Data engineers use additional SQL statements to **update** and **insert records** into tables.

``` sql
SELECT first_name, last_name
FROM employees
WHERE role LIKE '%Data%';
```
* The `%` wildcard allows `"Data"` to appear **anywhere** in the role title.


### Database Schema
Databases consist of multiple related tables. The **schema** defines how they are connected.

### Spotflix Database Example
Spotflix organizes its music data using multiple related tables:

#### Albums Table
- Stores album details (`album_id`, `artist_id`, `title`, etc.).

#### Artists Table
- Stores artist details (`artist_id`, `name`, `biography`).

#### Linking Albums and Artists
- The `artist_id` connects the **artists** table to the **albums** table.

#### Songs Table
- Stores song details (`song_id`, `album_id`, `title`, etc.).

#### Linking Albums and Songs
- The `album_id` connects the **albums** table to the **songs** table.

#### Playlists Table
- Stores playlist details (`playlist_id`, `user_id`, `song_id`, etc.).

#### Linking Playlists and Songs
- The `song_id` connects the **playlists** table to the **songs** table.

These relationships define **relational databases**, allowing efficient **data retrieval and organization**.


### SQL Implementations
Different SQL implementations exist, such as **MySQL, PostgreSQL, SQLite, and SQL Server**. While there are slight differences, they are mostly interchangeable—similar to switching between different keyboard layouts.

### Summary
- **SQL** is the **language of reference** for relational databases.
- **Data engineers** create and manage tables.
- **Data scientists** query and analyze data.
- **Database schemas** define table relationships.

## Data Warehouses & Data Lakes

### Data Pipeline Overview  
A data pipeline **collects and processes data from different sources**, storing it in either a data lake or a data warehouse.

### Data Lakes vs. Data Warehouses  

#### Data Lake  
Stores all collected **raw data** in its original form, whether **structured, semi-structured, or unstructured**.  

**Characteristics:**  
- Can handle **petabytes** of data.  
- **No enforced structure**, making it cost-effective but harder to analyze.  
- Used for **real-time analytics** on big data.  
- Requires a **data catalog** to avoid becoming a **data swamp**.  

#### Data Warehouse  
Stores **specific, structured data** optimized for analytics.  

**Characteristics:**  
- More **costly** to manipulate due to enforced structure.  
- Used for **read-only, ad-hoc queries** like aggregation and summarization.  
- Supports **business decision-making** with structured analytics.

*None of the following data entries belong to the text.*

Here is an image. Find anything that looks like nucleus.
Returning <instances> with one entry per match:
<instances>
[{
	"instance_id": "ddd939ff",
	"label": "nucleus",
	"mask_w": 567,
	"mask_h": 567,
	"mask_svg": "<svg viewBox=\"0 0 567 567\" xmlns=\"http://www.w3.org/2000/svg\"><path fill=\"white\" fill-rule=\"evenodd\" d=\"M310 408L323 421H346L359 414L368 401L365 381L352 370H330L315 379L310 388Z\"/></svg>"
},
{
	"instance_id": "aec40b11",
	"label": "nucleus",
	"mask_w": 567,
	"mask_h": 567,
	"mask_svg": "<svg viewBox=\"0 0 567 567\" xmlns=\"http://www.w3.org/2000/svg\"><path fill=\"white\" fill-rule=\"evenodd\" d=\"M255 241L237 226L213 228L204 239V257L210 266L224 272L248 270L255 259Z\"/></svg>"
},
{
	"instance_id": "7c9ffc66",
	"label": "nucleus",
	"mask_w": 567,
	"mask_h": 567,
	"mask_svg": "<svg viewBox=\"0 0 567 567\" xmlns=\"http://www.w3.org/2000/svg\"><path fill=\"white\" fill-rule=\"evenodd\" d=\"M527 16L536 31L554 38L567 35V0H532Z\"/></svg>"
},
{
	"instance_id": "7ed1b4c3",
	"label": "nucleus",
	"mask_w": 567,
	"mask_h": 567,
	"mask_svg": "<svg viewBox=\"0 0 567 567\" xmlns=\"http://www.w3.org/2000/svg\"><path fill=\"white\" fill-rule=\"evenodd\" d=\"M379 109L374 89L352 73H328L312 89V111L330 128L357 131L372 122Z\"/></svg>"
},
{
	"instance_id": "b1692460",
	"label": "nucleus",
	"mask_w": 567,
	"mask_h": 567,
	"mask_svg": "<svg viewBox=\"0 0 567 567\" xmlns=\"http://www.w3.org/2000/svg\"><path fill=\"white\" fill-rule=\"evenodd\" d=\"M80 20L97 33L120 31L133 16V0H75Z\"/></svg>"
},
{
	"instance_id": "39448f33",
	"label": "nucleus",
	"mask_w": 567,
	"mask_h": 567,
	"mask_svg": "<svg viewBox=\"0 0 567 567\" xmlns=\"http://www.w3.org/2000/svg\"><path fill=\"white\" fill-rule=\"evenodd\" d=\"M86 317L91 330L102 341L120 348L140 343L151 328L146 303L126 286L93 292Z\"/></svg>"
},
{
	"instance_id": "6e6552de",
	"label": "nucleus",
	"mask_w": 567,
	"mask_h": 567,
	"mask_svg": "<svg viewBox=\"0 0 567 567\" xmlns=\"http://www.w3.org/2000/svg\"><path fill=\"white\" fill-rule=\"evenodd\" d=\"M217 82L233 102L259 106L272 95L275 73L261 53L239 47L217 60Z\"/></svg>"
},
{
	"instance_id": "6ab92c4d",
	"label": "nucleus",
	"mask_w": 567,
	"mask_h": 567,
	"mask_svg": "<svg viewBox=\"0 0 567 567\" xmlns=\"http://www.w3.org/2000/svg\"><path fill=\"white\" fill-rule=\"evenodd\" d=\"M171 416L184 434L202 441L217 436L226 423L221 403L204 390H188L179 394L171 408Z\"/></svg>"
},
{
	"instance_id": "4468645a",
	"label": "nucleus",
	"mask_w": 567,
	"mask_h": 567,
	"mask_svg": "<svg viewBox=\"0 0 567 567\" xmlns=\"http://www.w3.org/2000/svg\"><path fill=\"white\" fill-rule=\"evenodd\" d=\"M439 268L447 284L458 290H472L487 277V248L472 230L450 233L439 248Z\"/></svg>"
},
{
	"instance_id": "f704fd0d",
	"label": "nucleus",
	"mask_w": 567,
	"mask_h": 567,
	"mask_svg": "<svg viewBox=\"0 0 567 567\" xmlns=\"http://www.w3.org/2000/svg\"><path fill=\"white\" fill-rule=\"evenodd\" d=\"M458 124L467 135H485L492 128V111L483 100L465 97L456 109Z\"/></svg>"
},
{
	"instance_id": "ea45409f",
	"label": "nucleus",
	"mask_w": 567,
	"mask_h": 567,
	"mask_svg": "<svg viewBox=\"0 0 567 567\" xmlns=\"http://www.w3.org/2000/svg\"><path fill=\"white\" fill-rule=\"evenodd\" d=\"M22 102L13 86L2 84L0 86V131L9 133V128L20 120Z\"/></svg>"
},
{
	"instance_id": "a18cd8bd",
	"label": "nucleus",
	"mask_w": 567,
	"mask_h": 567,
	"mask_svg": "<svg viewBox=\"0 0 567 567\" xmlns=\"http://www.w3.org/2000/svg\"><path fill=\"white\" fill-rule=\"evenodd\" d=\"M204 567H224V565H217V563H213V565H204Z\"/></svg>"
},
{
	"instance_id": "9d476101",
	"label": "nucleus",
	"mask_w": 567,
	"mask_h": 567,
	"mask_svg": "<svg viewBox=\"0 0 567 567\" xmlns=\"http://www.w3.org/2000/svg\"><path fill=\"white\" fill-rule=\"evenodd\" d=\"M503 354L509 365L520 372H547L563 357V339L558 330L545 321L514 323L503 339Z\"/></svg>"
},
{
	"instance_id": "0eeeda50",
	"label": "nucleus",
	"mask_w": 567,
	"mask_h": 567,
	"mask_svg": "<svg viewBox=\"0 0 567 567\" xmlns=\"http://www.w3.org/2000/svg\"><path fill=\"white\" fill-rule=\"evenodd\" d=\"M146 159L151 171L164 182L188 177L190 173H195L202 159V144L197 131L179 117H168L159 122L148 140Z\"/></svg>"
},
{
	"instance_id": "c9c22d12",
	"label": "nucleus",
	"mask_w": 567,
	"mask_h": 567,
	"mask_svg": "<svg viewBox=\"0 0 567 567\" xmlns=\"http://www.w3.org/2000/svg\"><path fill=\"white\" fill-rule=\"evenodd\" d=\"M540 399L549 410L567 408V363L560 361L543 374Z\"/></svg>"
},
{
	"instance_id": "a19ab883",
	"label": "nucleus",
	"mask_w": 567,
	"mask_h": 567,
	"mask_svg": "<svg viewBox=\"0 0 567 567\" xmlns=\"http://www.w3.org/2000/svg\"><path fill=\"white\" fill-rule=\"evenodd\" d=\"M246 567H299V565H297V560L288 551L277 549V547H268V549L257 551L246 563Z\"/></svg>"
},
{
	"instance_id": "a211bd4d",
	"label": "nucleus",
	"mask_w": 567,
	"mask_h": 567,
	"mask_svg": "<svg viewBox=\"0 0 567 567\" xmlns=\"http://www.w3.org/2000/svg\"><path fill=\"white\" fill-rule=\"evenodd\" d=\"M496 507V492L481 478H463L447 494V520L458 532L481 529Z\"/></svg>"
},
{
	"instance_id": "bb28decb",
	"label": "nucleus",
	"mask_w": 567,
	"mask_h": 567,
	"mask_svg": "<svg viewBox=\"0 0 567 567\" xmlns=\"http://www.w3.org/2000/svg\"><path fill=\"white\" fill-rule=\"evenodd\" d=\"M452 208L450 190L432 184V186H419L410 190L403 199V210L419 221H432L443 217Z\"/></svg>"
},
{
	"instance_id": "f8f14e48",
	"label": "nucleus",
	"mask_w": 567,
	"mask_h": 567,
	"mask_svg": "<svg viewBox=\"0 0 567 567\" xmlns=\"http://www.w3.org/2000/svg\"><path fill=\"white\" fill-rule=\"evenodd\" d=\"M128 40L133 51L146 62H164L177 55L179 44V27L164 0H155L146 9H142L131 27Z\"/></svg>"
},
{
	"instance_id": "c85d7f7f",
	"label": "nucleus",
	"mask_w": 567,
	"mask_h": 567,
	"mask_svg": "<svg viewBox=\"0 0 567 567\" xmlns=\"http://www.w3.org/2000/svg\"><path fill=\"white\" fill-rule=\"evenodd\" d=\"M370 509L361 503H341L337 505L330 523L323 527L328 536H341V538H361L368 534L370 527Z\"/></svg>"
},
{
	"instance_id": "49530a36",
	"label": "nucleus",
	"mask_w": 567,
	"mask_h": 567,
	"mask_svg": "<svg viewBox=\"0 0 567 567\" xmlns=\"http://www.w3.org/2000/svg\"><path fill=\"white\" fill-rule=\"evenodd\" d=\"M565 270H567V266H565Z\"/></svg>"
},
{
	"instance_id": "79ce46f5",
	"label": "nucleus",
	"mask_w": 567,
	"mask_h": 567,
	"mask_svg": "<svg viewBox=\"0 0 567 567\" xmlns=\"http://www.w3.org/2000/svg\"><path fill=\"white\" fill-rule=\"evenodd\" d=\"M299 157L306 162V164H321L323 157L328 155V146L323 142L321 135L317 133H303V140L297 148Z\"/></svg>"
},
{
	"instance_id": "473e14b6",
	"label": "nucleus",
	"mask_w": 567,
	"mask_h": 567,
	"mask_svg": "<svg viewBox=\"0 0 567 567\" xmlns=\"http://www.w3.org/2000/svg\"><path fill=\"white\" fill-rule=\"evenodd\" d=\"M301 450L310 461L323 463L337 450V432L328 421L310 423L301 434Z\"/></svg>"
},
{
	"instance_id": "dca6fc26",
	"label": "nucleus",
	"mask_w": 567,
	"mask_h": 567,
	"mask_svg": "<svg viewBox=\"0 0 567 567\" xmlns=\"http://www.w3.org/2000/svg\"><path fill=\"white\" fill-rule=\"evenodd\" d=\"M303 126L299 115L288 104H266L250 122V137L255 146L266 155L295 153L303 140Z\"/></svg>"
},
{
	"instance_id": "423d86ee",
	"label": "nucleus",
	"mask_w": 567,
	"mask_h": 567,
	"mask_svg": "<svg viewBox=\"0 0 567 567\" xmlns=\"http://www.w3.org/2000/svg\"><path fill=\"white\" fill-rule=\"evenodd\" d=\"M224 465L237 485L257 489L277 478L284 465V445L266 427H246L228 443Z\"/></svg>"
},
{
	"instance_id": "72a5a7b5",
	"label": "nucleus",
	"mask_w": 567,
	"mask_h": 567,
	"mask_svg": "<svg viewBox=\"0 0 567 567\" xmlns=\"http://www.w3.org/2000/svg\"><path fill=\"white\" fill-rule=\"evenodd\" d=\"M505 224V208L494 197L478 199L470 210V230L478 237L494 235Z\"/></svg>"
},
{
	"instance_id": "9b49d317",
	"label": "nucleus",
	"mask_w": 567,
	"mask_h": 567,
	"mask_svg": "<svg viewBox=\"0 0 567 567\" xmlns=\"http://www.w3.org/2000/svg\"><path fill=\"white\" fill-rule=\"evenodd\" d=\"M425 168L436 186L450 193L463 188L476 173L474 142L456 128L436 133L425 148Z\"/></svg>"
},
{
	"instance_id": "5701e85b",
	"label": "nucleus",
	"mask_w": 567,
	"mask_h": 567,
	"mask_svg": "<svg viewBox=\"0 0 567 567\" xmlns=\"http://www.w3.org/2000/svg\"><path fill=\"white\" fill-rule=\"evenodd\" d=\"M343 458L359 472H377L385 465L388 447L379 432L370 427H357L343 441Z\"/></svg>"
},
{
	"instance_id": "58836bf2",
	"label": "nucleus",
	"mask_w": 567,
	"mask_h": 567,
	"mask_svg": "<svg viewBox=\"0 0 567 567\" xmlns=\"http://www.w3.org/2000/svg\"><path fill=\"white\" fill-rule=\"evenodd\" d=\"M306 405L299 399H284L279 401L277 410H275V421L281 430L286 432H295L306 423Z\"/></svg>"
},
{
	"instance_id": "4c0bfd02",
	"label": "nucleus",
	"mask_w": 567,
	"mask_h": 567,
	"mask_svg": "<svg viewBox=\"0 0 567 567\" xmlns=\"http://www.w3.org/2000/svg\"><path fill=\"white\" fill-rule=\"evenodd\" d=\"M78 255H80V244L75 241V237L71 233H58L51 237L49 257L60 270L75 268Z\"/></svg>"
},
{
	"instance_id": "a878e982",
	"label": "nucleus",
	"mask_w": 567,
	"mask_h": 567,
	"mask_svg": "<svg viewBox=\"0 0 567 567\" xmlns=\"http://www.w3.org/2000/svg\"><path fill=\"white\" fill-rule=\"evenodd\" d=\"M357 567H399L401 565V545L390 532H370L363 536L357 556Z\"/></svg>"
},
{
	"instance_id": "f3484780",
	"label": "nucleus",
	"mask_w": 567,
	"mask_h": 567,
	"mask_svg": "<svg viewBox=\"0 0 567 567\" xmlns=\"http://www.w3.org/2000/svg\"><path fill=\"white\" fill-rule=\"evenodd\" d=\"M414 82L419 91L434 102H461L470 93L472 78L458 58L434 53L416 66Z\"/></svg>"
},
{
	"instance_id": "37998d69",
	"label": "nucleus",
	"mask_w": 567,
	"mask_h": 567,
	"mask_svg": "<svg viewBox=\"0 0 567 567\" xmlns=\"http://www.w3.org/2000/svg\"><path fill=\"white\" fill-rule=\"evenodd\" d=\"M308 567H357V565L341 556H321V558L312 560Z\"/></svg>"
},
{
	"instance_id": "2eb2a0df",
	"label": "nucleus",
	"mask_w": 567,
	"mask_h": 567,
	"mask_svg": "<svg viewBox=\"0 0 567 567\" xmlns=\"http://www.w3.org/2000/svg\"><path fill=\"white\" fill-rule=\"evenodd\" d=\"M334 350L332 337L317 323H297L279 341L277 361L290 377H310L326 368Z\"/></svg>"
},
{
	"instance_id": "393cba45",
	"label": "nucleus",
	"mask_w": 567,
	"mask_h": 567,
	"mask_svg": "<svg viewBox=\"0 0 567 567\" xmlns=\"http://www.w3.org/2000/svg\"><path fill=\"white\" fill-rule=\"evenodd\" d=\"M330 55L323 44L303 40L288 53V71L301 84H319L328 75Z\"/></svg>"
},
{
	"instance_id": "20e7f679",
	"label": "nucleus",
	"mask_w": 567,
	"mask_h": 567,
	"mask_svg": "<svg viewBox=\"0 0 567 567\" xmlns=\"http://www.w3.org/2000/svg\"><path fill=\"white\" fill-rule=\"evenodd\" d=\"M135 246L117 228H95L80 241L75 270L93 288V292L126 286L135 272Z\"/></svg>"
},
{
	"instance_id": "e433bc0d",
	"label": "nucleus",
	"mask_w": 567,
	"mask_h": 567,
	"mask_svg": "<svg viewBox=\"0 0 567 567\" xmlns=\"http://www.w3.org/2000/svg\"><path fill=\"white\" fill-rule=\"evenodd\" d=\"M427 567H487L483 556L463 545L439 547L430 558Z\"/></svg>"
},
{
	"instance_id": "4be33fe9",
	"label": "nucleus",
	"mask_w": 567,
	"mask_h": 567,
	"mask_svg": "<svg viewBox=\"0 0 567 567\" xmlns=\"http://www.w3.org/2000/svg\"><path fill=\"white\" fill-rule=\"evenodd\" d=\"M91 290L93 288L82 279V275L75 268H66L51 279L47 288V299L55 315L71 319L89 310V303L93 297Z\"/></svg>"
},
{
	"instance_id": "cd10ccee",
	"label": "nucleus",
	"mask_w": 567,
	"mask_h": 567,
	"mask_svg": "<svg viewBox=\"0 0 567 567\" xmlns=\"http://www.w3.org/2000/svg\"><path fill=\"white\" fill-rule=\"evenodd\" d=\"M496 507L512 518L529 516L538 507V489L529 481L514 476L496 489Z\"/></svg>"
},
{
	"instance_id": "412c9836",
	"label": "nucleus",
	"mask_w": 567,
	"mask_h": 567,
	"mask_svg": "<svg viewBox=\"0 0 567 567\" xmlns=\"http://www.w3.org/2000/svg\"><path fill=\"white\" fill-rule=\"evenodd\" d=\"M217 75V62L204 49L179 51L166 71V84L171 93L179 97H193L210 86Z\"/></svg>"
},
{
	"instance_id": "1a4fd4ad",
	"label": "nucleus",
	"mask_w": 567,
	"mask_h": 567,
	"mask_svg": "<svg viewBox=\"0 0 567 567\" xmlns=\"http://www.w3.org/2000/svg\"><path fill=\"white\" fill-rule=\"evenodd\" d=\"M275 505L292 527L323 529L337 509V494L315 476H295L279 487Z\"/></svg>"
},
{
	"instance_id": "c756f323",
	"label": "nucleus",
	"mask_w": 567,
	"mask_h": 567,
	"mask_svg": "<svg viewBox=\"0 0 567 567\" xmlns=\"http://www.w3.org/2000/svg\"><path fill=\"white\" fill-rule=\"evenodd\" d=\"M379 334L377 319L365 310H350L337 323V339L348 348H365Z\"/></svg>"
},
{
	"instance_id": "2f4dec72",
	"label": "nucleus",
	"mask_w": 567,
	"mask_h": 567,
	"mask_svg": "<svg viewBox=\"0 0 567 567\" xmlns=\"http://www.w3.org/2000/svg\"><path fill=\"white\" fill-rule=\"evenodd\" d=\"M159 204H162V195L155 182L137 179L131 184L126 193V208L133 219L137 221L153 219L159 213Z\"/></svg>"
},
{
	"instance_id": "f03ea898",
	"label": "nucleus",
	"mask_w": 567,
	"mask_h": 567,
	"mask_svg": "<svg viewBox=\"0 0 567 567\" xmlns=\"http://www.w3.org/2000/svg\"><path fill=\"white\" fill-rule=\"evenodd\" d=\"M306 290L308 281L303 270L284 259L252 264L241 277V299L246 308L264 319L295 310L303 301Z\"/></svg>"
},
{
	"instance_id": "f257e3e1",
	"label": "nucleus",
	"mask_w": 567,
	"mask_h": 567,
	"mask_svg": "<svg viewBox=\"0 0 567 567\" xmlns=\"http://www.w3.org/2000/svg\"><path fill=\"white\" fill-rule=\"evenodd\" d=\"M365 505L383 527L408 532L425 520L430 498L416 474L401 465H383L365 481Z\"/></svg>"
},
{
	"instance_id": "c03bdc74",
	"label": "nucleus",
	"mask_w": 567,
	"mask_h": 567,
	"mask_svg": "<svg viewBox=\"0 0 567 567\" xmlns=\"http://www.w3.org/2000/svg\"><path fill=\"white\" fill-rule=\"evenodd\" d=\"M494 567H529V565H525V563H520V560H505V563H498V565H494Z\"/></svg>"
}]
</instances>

### Data Catalog for Data Lakes  
A **data catalog** is a metadata management tool that helps organizations **organize, track, and manage** data assets within a data ecosystem; essential for managing **data lakes** due to their lack of structure.  

- Tracks **data sources, usage, ownership, and update frequency**.  
- Supports **data governance** (availability, usability, integrity, security).  
- Ensures **reproducibility** of analyses.  
- Prevents the **data lake** from turning into a **data swamp**.  


### Database vs. Data Warehouse  
- **Database**: A **broad term** for any organized collection of data stored on a computer.  
- **Data Warehouse**: A **specific type of database** designed for structured, analytical queries.  

### Summary  
- **Data lakes** store raw, unstructured data and require a **data catalog**.  
- **Data warehouses** store structured data for analytics.  
- **Data catalogs** ensure scalability and prevent reliance on **tribal knowledge**.  
- **Databases** are a general category, while **data warehouses** are a specialized type of database.